## Problem to solve:
The records are to be repeated in full, with the images removed.

## Exercise material:
--------------------------------
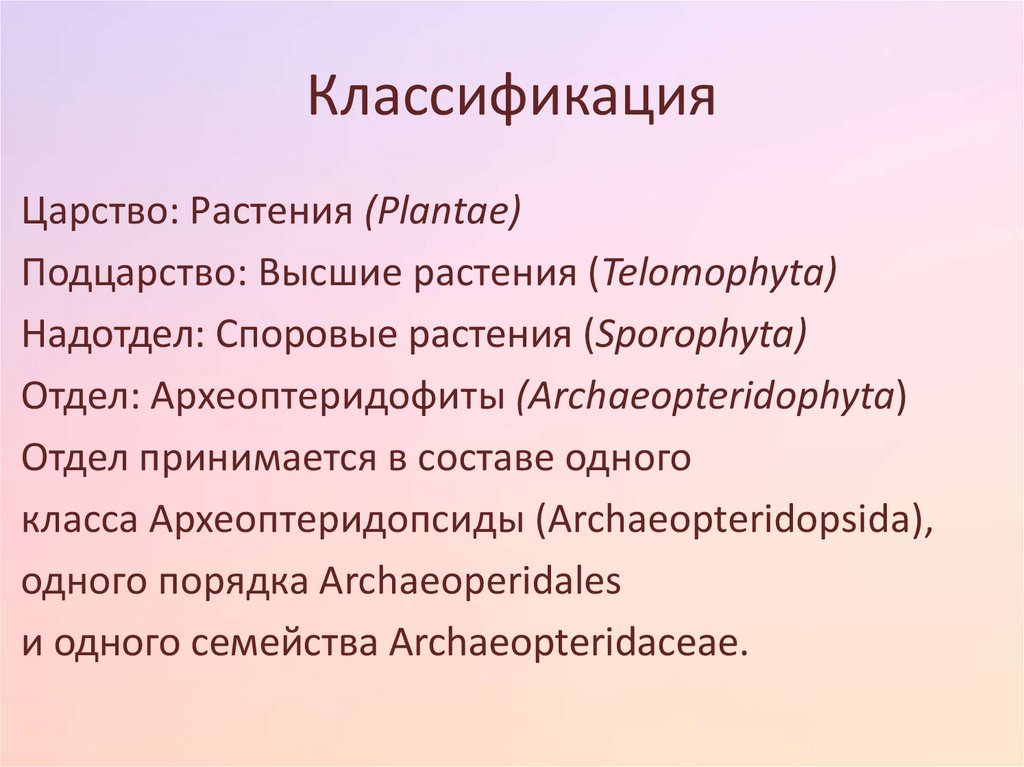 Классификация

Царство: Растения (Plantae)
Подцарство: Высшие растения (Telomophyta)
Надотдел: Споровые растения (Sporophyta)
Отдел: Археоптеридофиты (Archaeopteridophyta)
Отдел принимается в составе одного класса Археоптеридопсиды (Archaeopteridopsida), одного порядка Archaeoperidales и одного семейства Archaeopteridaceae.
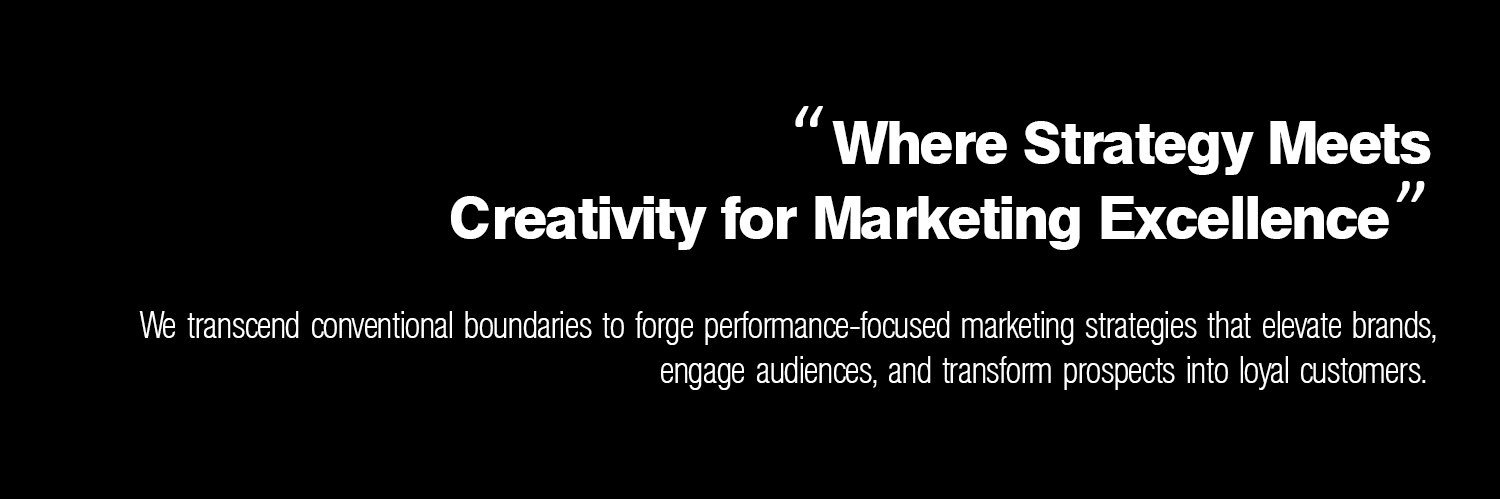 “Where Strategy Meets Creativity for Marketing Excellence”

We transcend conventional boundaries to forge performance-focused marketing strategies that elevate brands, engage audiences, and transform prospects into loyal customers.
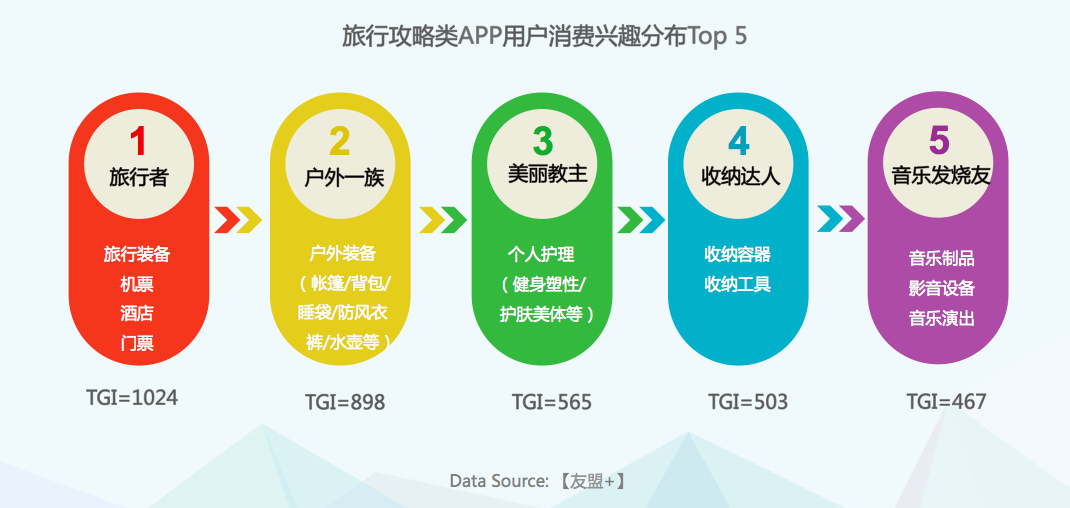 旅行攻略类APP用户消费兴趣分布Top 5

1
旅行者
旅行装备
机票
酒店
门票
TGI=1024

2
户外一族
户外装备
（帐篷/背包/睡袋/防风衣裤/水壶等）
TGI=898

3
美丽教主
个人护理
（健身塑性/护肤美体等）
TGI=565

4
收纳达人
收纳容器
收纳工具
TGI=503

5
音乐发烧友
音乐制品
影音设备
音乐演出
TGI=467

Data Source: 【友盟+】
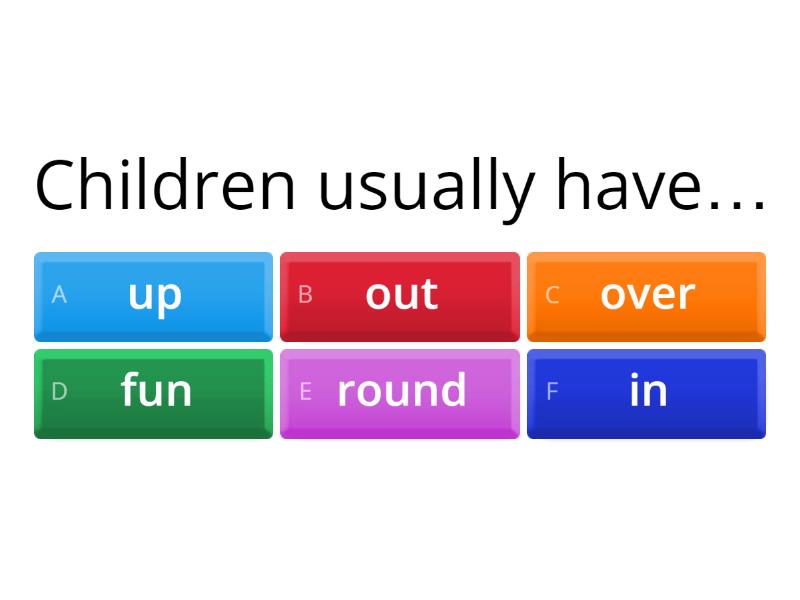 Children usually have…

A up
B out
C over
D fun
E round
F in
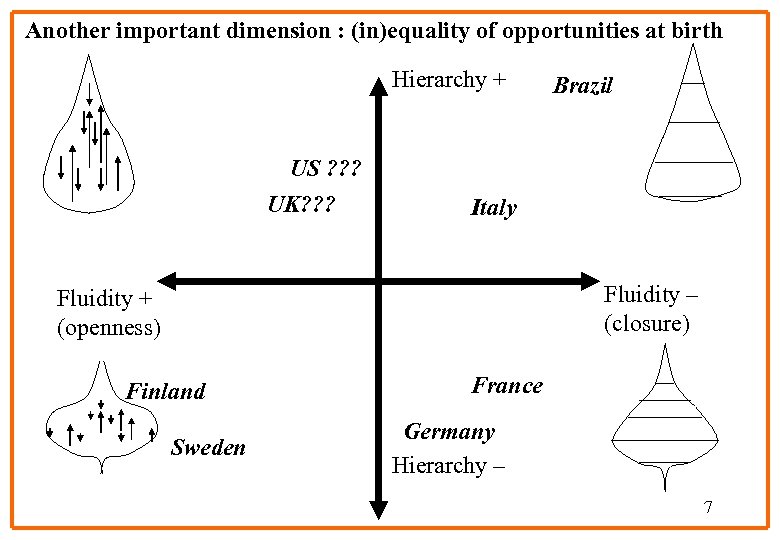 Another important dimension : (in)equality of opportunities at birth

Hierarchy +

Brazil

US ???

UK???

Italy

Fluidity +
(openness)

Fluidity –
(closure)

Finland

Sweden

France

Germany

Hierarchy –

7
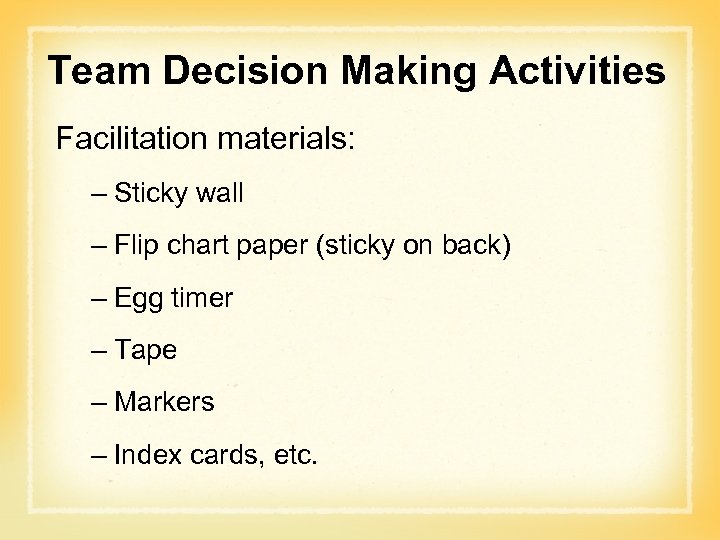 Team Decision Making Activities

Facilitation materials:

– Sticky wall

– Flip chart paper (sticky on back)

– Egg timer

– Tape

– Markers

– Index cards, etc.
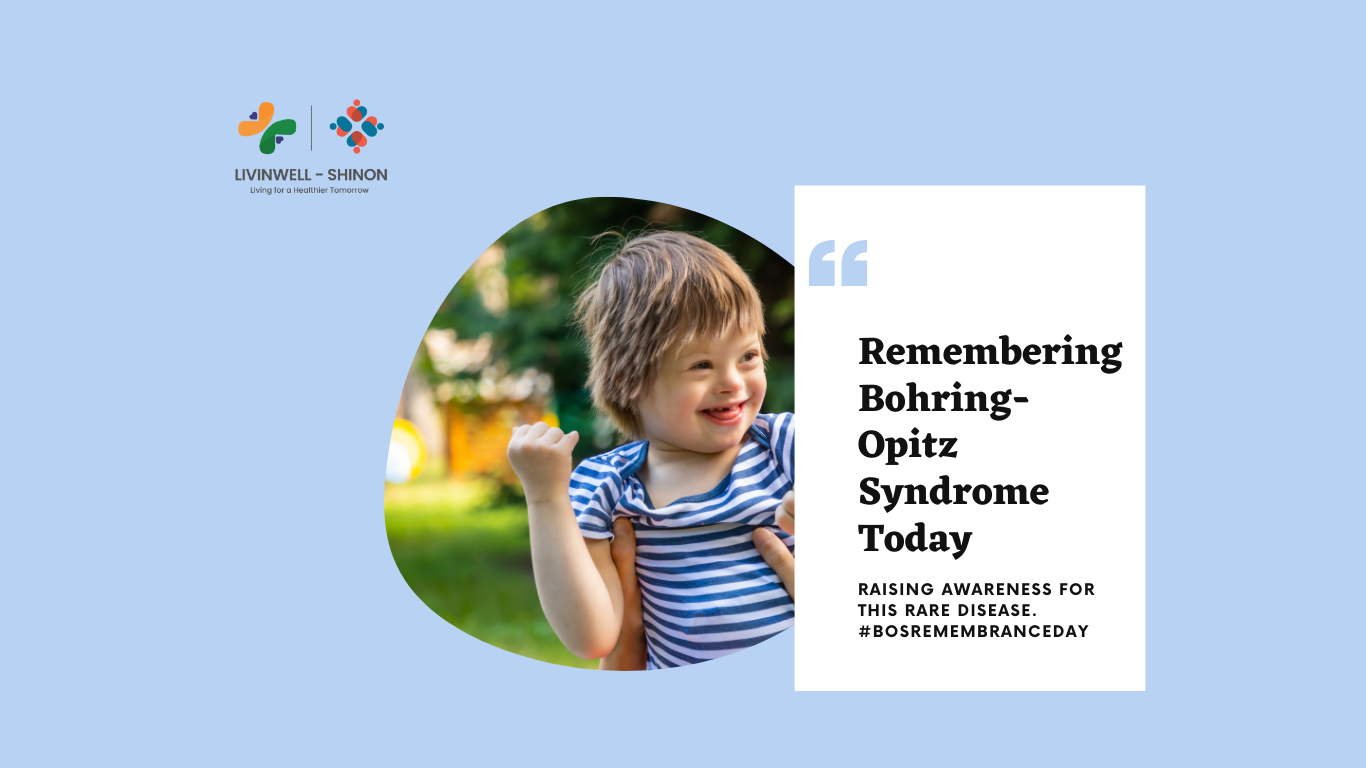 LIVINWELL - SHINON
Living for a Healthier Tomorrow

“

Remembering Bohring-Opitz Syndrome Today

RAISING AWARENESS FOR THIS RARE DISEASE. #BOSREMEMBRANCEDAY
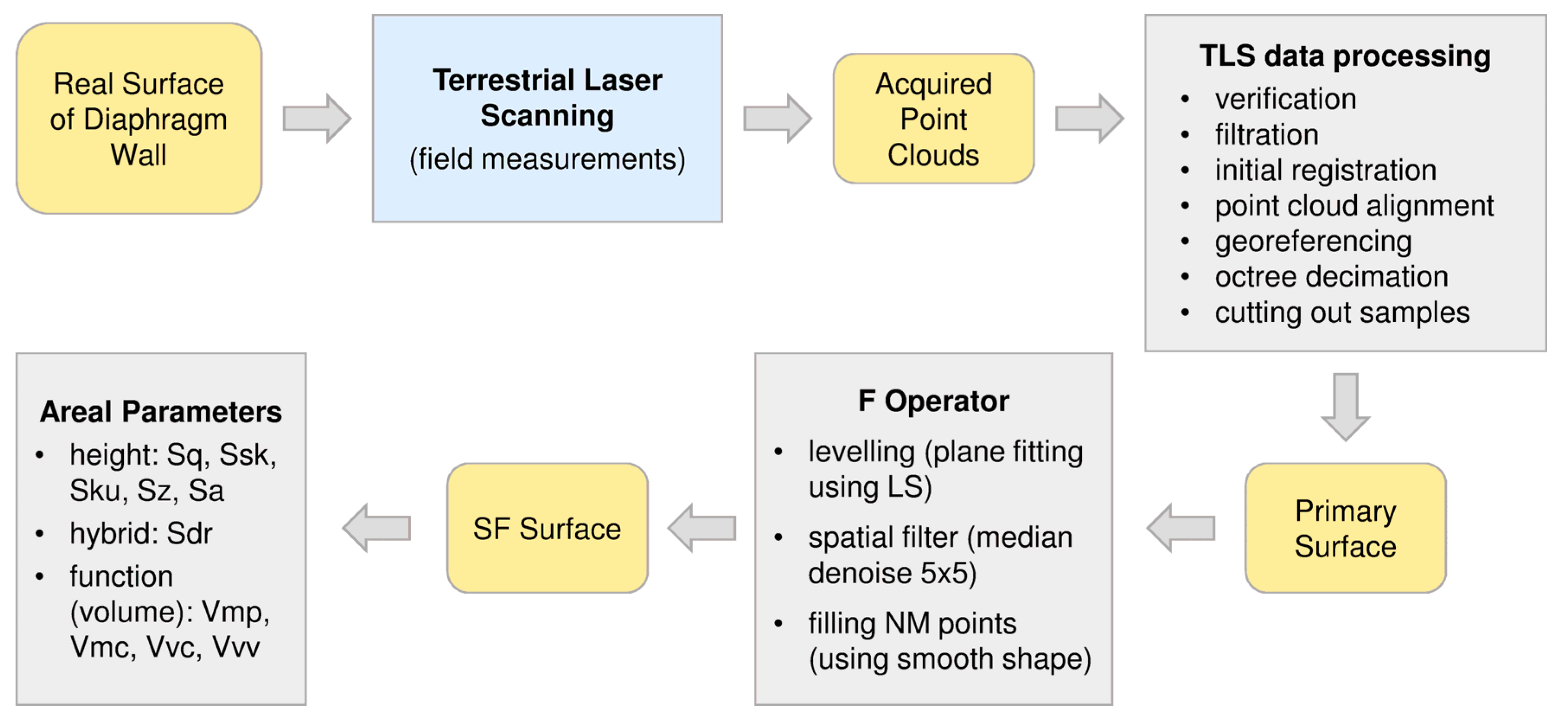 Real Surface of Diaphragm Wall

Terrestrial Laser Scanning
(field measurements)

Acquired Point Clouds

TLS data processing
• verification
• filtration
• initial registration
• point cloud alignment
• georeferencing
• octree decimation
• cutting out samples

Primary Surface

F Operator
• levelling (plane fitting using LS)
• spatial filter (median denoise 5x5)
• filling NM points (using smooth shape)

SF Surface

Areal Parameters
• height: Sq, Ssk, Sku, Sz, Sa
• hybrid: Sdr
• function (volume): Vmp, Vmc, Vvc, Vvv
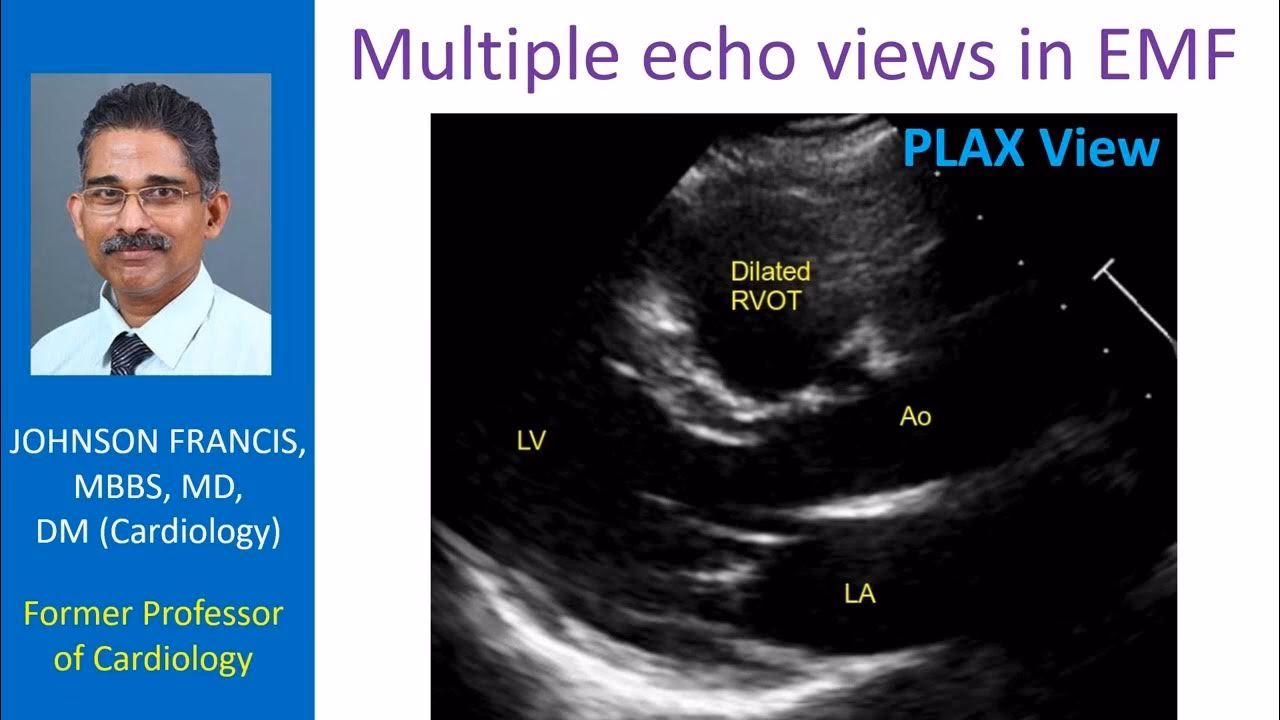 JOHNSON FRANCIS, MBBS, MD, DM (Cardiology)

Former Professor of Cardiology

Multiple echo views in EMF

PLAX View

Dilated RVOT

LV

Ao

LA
--------------------------------
## Task result:
 Классификация

Царство: Растения (Plantae)
Подцарство: Высшие растения (Telomophyta)
Надотдел: Споровые растения (Sporophyta)
Отдел: Археоптеридофиты (Archaeopteridophyta)
Отдел принимается в составе одного класса Археоптеридопсиды (Archaeopteridopsida), одного порядка Archaeoperidales и одного семейства Archaeopteridaceae.
 “Where Strategy Meets Creativity for Marketing Excellence”

We transcend conventional boundaries to forge performance-focused marketing strategies that elevate brands, engage audiences, and transform prospects into loyal customers.
 旅行攻略类APP用户消费兴趣分布Top 5

1
旅行者
旅行装备
机票
酒店
门票
TGI=1024

2
户外一族
户外装备
（帐篷/背包/睡袋/防风衣裤/水壶等）
TGI=898

3
美丽教主
个人护理
（健身塑性/护肤美体等）
TGI=565

4
收纳达人
收纳容器
收纳工具
TGI=503

5
音乐发烧友
音乐制品
影音设备
音乐演出
TGI=467

Data Source: 【友盟+】
 Children usually have…

A up
B out
C over
D fun
E round
F in
 Another important dimension : (in)equality of opportunities at birth

Hierarchy +

Brazil

US ???

UK???

Italy

Fluidity +
(openness)

Fluidity –
(closure)

Finland

Sweden

France

Germany

Hierarchy –

7
 Team Decision Making Activities

Facilitation materials:

– Sticky wall

– Flip chart paper (sticky on back)

– Egg timer

– Tape

– Markers

– Index cards, etc.
 LIVINWELL - SHINON
Living for a Healthier Tomorrow

“

Remembering Bohring-Opitz Syndrome Today

RAISING AWARENESS FOR THIS RARE DISEASE. #BOSREMEMBRANCEDAY
 Real Surface of Diaphragm Wall

Terrestrial Laser Scanning
(field measurements)

Acquired Point Clouds

TLS data processing
• verification
• filtration
• initial registration
• point cloud alignment
• georeferencing
• octree decimation
• cutting out samples

Primary Surface

F Operator
• levelling (plane fitting using LS)
• spatial filter (median denoise 5x5)
• filling NM points (using smooth shape)

SF Surface

Areal Parameters
• height: Sq, Ssk, Sku, Sz, Sa
• hybrid: Sdr
• function (volume): Vmp, Vmc, Vvc, Vvv
 JOHNSON FRANCIS, MBBS, MD, DM (Cardiology)

Former Professor of Cardiology

Multiple echo views in EMF

PLAX View

Dilated RVOT

LV

Ao

LA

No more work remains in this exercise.